◆ KUTIPAN TEKS:
------------------------------------------------------------------------
![]() |
credit |
Inilah yang namanya keterusan.
Berawal dari postingan status di fesbuk, akhirnya menjalar jadi kajian yang lebih luas dan dalam lagi.
Dari pepatah Jawa yang tiba-tiba terngiang beberapa hari lalu sambil mengagumi Supermoon, yang bunyinya "Wong Jowo nggoning rasa, padha gulangening kalbu, ing sasmita amrih lantip, kuwawa nahan hawa, kinemat mamoting driya", akhirnya jadi terseret untuk mengkaji lebih jauh tentang makna kata rasa tadi. Kebetulan sekali, bahasa dan kesusastraan adalah salah satu minat saya, jadi semacam mendapat tambahan asupan energi ketika harus membahas tentang kata-kata. Kali ini saya coba tuliskan dari sudut poetika Jawa. Dari beberapa sumber menarik yang saya temukan dan pelajari, saya akan kemukakan di sini, sekedar membagikan hasil belajar saya dan tentu disertai dengan pengharapan agar apa yang saya tulis ini dapat menambah wawasan pembaca sekalian, pengunjung setia blog saya :)
'Rasa' atau roso dalam bahasa Jawa adalah inti dari pepatah di atas. Orang Jawa itu tempatnya rasa. Filsafat rasa, yang merupakan inti budaya Jawa, adalah bagian utama dari pengetahuan lokal, Kata rasa atau roso dalam bahasa Jawa dapat dipadankan dengan kata rasa dalam bahasa Indonesia, tetapi muatan kulturalnya lebih dari itu. Salah satu tinjauan semantik yang menarik telah dilakukan mengupas tentang lapis-lapis makna untuk memahami filsafat rasa. Makanan yang lezat dikatakan enak rasane, atau mirasa. Bumbu masakan yang terasa sedap disebut krasa. Merasa nyaman tinggal di suatu tempat disebut krasan. Bergunjing tentang keburukan orang disebut ngrasani. Makna kata atau isi surat adalah surasa. Membahas isi karya sastra disebut nyurasa. Menyadari kekurangan sendiri disebut rumangsa. Orang yang kepedean disebut kegedhen rumangsan. Dan sebagainya.
------------------------------------------------------------------------
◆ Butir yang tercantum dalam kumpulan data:
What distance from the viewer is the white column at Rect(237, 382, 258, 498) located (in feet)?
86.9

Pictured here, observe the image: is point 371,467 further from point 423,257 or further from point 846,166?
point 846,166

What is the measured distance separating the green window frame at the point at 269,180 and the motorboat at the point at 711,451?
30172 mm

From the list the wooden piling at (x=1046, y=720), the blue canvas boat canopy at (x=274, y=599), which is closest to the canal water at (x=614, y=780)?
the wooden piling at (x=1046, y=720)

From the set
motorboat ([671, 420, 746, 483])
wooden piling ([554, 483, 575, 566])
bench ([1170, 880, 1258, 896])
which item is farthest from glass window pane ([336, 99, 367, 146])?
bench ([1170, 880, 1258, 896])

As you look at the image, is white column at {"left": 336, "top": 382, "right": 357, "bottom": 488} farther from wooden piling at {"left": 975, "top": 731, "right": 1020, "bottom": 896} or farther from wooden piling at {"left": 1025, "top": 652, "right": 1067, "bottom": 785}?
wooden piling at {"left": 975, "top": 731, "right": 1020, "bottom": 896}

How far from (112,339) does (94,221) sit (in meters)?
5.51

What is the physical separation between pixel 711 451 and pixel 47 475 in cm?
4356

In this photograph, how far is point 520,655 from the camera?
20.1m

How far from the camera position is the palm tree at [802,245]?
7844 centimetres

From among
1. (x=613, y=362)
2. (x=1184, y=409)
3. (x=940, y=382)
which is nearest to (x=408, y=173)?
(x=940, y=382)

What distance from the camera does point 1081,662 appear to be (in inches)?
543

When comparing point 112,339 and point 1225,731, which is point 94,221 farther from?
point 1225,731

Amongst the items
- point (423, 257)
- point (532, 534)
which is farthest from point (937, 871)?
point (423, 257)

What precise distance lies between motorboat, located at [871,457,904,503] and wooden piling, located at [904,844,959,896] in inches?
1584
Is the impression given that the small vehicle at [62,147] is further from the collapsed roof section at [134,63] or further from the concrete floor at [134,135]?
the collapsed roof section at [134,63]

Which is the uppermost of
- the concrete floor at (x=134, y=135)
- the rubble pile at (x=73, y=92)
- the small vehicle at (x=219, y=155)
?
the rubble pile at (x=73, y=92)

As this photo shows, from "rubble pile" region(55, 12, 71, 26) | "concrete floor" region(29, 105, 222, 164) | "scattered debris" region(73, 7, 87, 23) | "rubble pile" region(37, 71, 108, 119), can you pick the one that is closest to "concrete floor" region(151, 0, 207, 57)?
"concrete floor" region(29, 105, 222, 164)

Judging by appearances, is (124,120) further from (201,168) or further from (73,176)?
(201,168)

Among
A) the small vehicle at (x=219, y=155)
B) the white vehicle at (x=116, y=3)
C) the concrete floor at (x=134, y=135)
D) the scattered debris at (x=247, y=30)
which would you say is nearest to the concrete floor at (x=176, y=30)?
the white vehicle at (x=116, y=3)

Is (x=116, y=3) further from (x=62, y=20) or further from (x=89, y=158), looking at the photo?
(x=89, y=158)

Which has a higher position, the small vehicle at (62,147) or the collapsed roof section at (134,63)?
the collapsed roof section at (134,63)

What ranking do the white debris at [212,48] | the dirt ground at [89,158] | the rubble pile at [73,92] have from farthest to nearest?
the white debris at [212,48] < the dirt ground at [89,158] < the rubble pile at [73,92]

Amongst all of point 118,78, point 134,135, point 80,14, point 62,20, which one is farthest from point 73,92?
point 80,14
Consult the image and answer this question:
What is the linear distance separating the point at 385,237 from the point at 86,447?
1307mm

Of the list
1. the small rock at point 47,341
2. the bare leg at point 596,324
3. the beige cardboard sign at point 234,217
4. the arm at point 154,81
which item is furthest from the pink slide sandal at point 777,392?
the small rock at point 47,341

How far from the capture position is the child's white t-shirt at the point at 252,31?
------------------------------------------------------------------------
◆ TUGAS LATIHAN: Menurut teks tentang filsafat rasa dalam budaya Jawa, apa sebutan bagi rasa nyaman tinggal di suatu tempat?

◆ JAWABAN LATIHAN: Krasan.